Big business targets big business; it’s an age-old adage. Nobody wastes time with someone who isn’t a threat, until—that is—they suddenly become a threat. It’s one more reason big business took so long to realize just how big a threat phishing was. A bunch of bored teenagers sending out mischief, they thought. But now it’s become big business and the corporates are finally taking notice.

Banks, for example, are faced with the threat of having to reimburse customers scammed by phishing links (they did the transfer willingly, they once said), suddenly they’re warning their customers. And with social platforms becoming channels for company hacking, the Muskian owners are finally showing signs of concern.

But, the moment retail began going online (a trend exacerbated by the stay-at-home Covid pandemic), attackers took notice. However, retail has been susceptible to scams ever since the first stone-age man shortchanged his neighbor with a mud replica hunting knife and comes very slightly better prepared. 

Still, retail IS a huge market, abundant in opportunity for the phisher of wallets—leather or bit

And when best to target a retailer when he’s at his weakest. When the volumes rise beyond coping level. When administrative staff has been mobilized to the floor to deal with customers, and when nobody’s looking at anything but the bottom line.

Scamming the shopper

Online shopping opens doors to scammers on several levels:

  • Bogus companies: the ease of opening a shopping site is astounding. Simply go to the non-paid version of—say—WIX and start creating the shop of your dreams. Then start pushing t through social media.

  • Bogus products and gift cards: it helps to price these at well below market levels. Amazon warns that it will never require a gift card to make a purchase.

  • Bogus reviews: create some bogus shoppers (Twitter still being the platform of choice) and feed them texts. The Washington Post, in fact, estimates that 60% of reviews on the Amazon site itself are fake! A problem, considering that Amazon—betides a shopping site—has actually become a go-to place for product evaluation.

  • Fake payment pages: this one actually is a real problem. Fake payment pages can be installed in someone else’s online shop. Recently, it became a problem with WordPress’ PayPall addon.

In all cases, you won’t be getting what you bargained for.

If to Spoof, then Spoof the Best

For the scammer, of course, nothing could be better than pretending he’s an authentic credible retailer, like Amazon. The company has built trust over years of no-questions-asked-refunds & returns; prices may be higher than some Chinese wannabes; and say what you will of its employee conditions—they DO deliver.

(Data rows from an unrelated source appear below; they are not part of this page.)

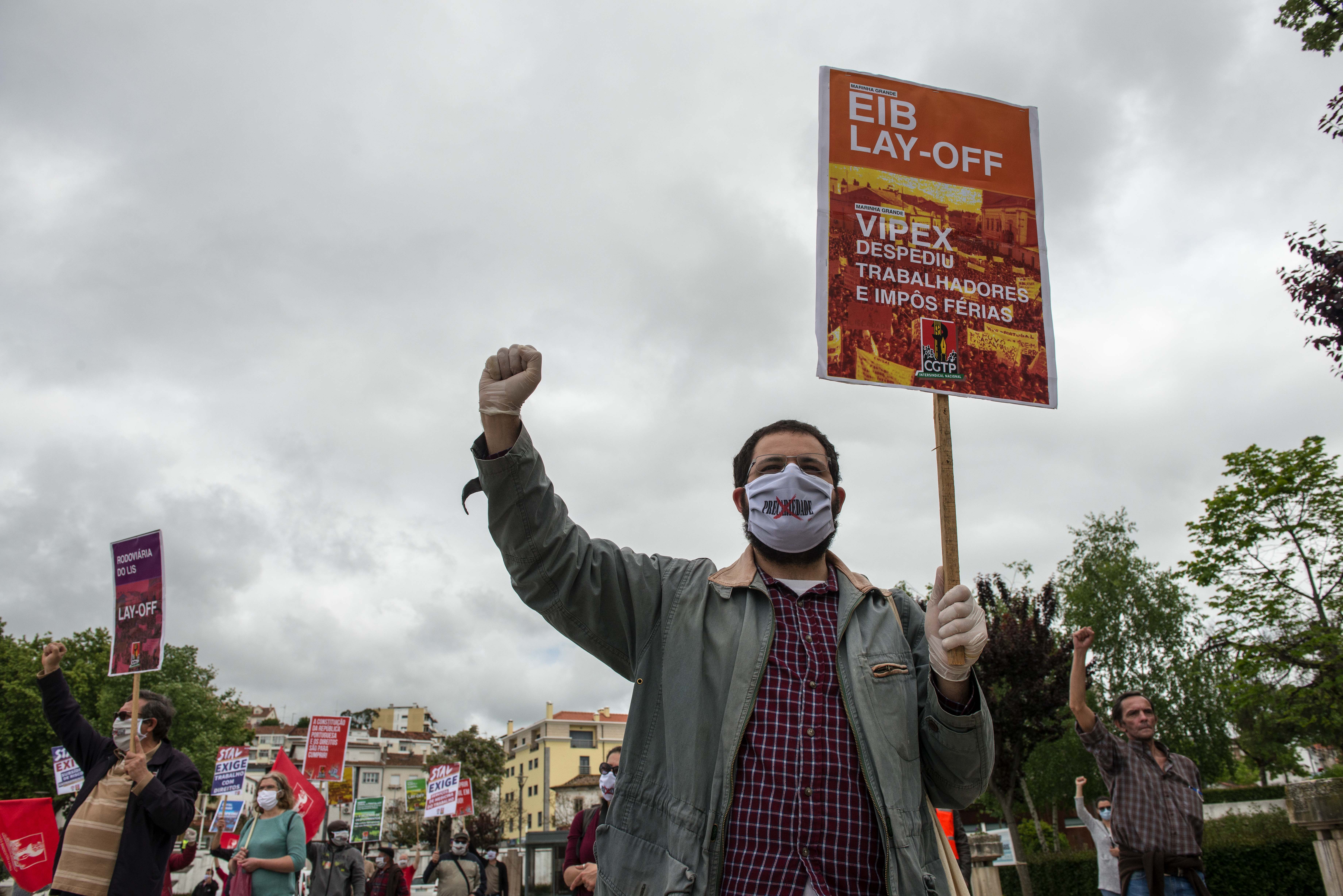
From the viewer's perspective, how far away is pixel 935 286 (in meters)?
3.60

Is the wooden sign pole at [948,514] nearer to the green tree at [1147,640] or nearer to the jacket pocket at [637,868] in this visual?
the jacket pocket at [637,868]

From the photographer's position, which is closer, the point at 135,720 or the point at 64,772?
the point at 135,720

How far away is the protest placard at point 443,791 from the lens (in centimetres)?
2122

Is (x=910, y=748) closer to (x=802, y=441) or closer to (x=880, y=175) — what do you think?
(x=802, y=441)

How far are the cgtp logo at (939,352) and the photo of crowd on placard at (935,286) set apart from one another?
0.01 metres

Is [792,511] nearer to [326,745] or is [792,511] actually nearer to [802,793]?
[802,793]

Almost 90% of shoppers use online venues for at least some of their gift-hunting, and one-in-three people fall for phishing links at least once n their lives. Factor in the number of people shopping during the holiday season, and the numbers speak for themselves.

It’s hunting season!

This is Money reports that last year, Amazon scams increased by 34% on Black Friday and Cyber Monday. In July, Amazon Prime Day Sales-related attacks increased by 37%, phishing attacks increased by 86%, and Silicon Republic estimates that 1,900 new fake Amazon-related sites were created in that month alone!

And with the holiday season just starting, this is probably just the left edge of a trend.

The FTC in 2021 issued a warning against fake Amazon sites. Apparently, Amazon accounted for a full third of all company impersonations! Over a one-year period, 96,000 people—three-quarters of them over 60—had been targeted, and about 8% bit the bait. Account compromise, fake gift cards, free raffles, and more—all associated with Amazon—were the most typical scams. The average loss per victim was $1,000 (higher for retirees, lower for the younger audience); the total intake – over $27m.

This year, Amazon has sent out warnings against fake account compromised notifications, requiring the victim to log on and often provide credit card details. Another favorite is an order confirmation email, which the victim immediately clicks, so as not to be debited for something he/she didn’t order.

The company warns that customers should only confirm, cancel, pay for and track items through its own dedicated application and/or website, and never to follow a link from a received notification. They shouldn’t even use the fake phone number some of these offer for offline order/payment confirmation.

On the matter of reviews, Amazon has been proactively battling these, and warns customers against 1 or 2-word reviews, too many 1 or-5 star ratings (no product is perfect), spelling mistakes, etc. 

Still, the scammers are many, their techniques improving, and the best one can hope for is an app that stops the phishing page before it loads.  

- - - - - -

1 Since writing this article, I have been informed by one of our readers of an excellent expose in Safety Detective on fake Amazon reviews and how to detect them.